For the sake of efficiently producing natural solutions, a new type of compaction algorithm is introduced, termed Razor Cluster Razor (RCR). RCR is the first algorithm that considers Pittsburgh-style LCSs’ conceptions to Michigan-style LCSs’ compaction algorithms, i.e. compacting is based on multiple models. RCR was first designed for Boolean domains, then RCR has been extended to adapt to real-value LCSs’ models. The conducted experiments demonstrated that natural solutions are producible for both Boolean domains and real domains.

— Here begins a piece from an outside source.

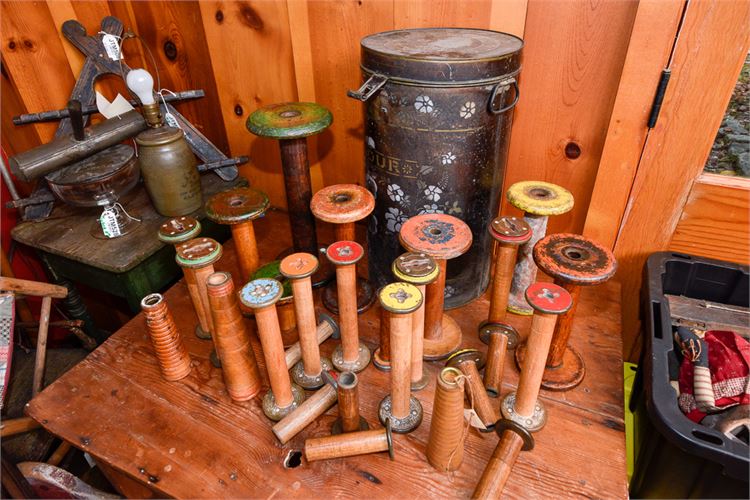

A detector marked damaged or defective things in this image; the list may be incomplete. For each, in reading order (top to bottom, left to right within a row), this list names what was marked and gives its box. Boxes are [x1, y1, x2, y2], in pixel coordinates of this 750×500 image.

rusty metal vessel [352, 28, 524, 308]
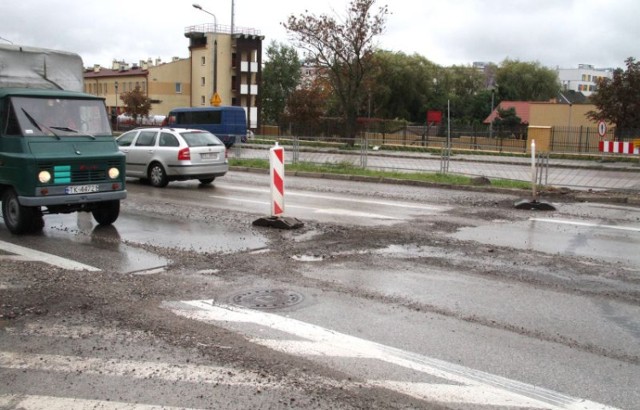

The experiments regarding producing natural solutions lead this thesis to discover that LCSs have an over-general issue when addressing domains that have an overlapping distribution, i.e. optimal rules’ encodings naturally share overlapped niches. The over-general issue causes LCSs to fail in maintaining the prediction performance, i.e. due to the optimal rules and over-general rules being repeatedly introduced and removed, training performance can never achieve 100% accuracy. This newly discovered issue inspires the development of the Absumption method as a complement to the existing Subsumption method, which continuously seeks to produce optimal rules by correcting over-general rules. Absumption not only improves LCSs’ prediction performance in overlapping domains but also enables LCSs to employ hundreds of cooperative rules to precisely represent an explored domain.

The success of Absumption demonstrates LCSs’ capacity in addressing overlapping domains. However, introducing Absumption to LCSs does increase the cost of computer resources for training, which results in a need for more efficient exploration. Furthermore, LCSs employed search techniques tend to evolve maximally generalized rules, rather than produce rules that do not overlap with the existing rules in the population. Thus, [O]s do not fit LCSs’ fundamental search techniques. As a result, LCSs’ accurate models often do not contain an optimal solution, which results in the LCSs produced models being poorly interpretable. This hampers LCSs from being a good data-mining technique. In this thesis, the Absumption and Subsumption based Learning Classifier System (ASCS) is developed. ASCSs consider natural solution as the search objective and promote the Absumption mechanism and Subsumption mechanism as the primary search strategies. Thus, it is possible to remove the traditional evolutionary search algorithms, i.e. crossover, mutation, roulette wheel deletion, and competition selection. Experiments demonstrated that ASCSs can use thousands of cooperative rules to represent an explored domain and enable easy pattern visualization that was previously not possible.